Question

Among the given numbers below, the smallest number which will be divided by 9, 10, 15 and 20 and leaves the remainders 4, 5, 10 and 15, respectively, is:

• A. \( 85 \)
• B. \( 265 \)
• C. \( 535 \)
• D. \( 355 \)

Hint:

When solving problems involving the Chinese Remainder Theorem, first express the system of congruences, then determine the least common multiple to find the smallest number that satisfies all conditions.

Answer 1

The Correct Option is D

Step 1: Translate the problem into modular equations. We are given that the number \( N \) leaves the following remainders: \[ N \equiv 4 \pmod{9}, \quad N \equiv 5 \pmod{10}, \quad N \equiv 10 \pmod{15}, \quad N \equiv 15 \pmod{20}. \] This means: \[ N - 4 \equiv 0 \pmod{9}, \quad N - 5 \equiv 0 \pmod{10}, \quad N - 10 \equiv 0 \pmod{15}, \quad N - 15 \equiv 0 \pmod{20}. \] Step 2: Find the least common multiple (LCM) of the numbers 9, 10, 15, and 20. To solve this, we need to find the LCM of 9, 10, 15, and 20. We calculate the LCM step by step: \[ {LCM}(9, 10, 15, 20) = 180. \] Step 3: Solve for \( N \).

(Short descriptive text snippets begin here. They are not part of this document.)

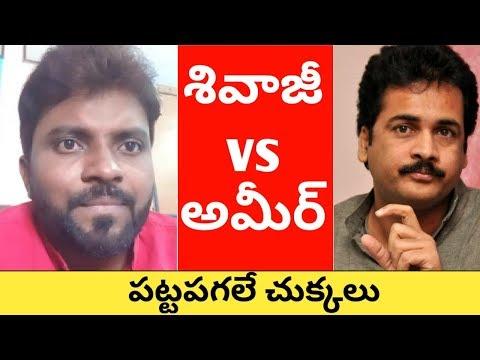 It Grid Data Issue: Actor Shivaji vs Common man Ameer | Yuva tv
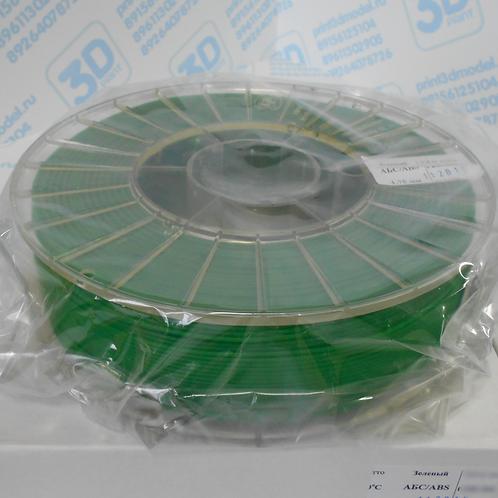 ABS пластик 1.75 мм Зеленый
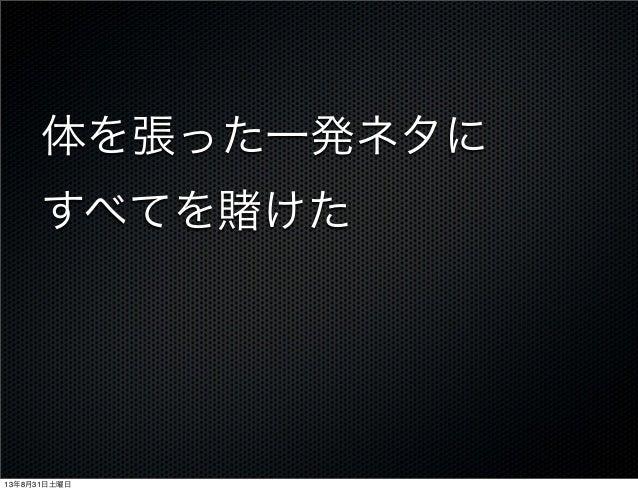 一発ネタ@Niigata.rb#3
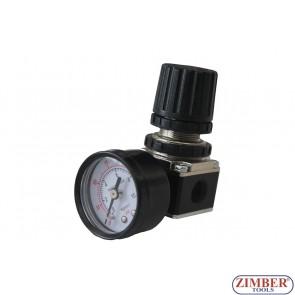 Пневматичен регулатор (подготвителна група) - ZR-11ACUMAR1401 - ZIMBER TOOLS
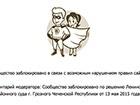 По всій РФ заборонили спільноту «Бога немає» у ВК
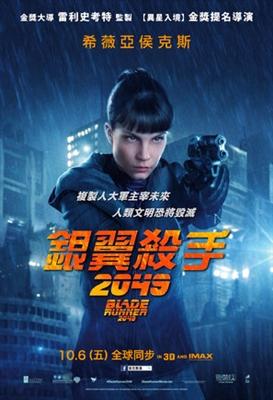 Blade Runner 2049 poster #1510784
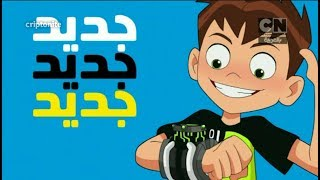 NEW NEW NEW NEW   Ben 10   Cartoon Network Arabic
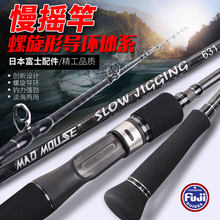 Japan Volle Fuji Teile MADMOUSE Langsam Jigging Stange 1,9 M PE 3-5 Locken Gewicht 80-350G 15kgsShipping/casting Boot Stange Ozean Angelrute(China)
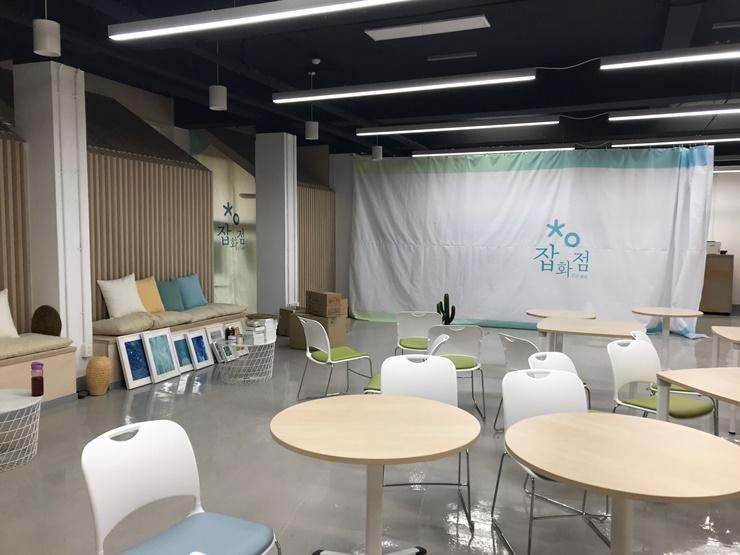 '충남 취·창업 카페' 2호점 개소...유휴공간 활용 일자리 창출 기반 마련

We now know that \( N - 4 \) is a multiple of 180, so: \[ N - 4 = 180k \quad {for some integer} \, k. \] Thus: \[ N = 180k + 4. \] Step 4: Check for the smallest value of \( N \). Now, we substitute various values of \( k \) to find the smallest \( N \): For \( k = 1 \), \( N = 180 \times 1 + 4 = 184 \) (does not satisfy the remainder conditions).
For \( k = 2 \), \( N = 180 \times 2 + 4 = 364 \) (does not satisfy the remainder conditions).
For \( k = 3 \), \( N = 180 \times 3 + 4 = 544 \). Thus, the smallest number that satisfies all the modular conditions is \( 355 \).